_Article_
** begin **

The tie() function binds a variable to a class (package) that will provide the implementation
for access methods for that variable. Once this magic has been performed, accessing a tied
variable automatically triggers method calls in the proper class. The complexity of the class is
hidden behind magic methods calls. The method names are in ALL CAPS, which is a convention that
Perl uses to indicate that they're called implicitly rather than explicitly--just like the
BEGIN() and END() functions.
In the tie() call, VARIABLE is the name of the variable to be enchanted. CLASSNAME
is the name of a class implementing objects of the correct type. Any additional arguments in the
LIST are passed to the appropriate constructor method for that class--meaning
TIESCALAR(), TIEARRAY(), TIEHASH(), or TIEHANDLE(). (Typically these are arguments such as might
be passed to the dbminit() function of C.) The object returned by the "new" method is
also returned by the tie() function, which would be useful if you wanted to access other methods
in CLASSNAME. (You don't actually have to return a reference to a right
"type" (e.g., HASH or CLASSNAME) so long as it's a properly blessed
object.) You can also retrieve a reference to the underlying object using the tied() function.

** end **

_Provided material_
** begin **

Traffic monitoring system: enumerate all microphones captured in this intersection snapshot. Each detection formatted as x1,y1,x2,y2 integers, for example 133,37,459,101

** end **

_What is needed_
List the constructor methods that the text on Perl's tie() function says can receive the additional arguments in LIST. The material is separate from the text and has nothing to do with it.

_Answer to this problem_
TIESCALAR(), TIEARRAY(), TIEHASH(), TIEHANDLE()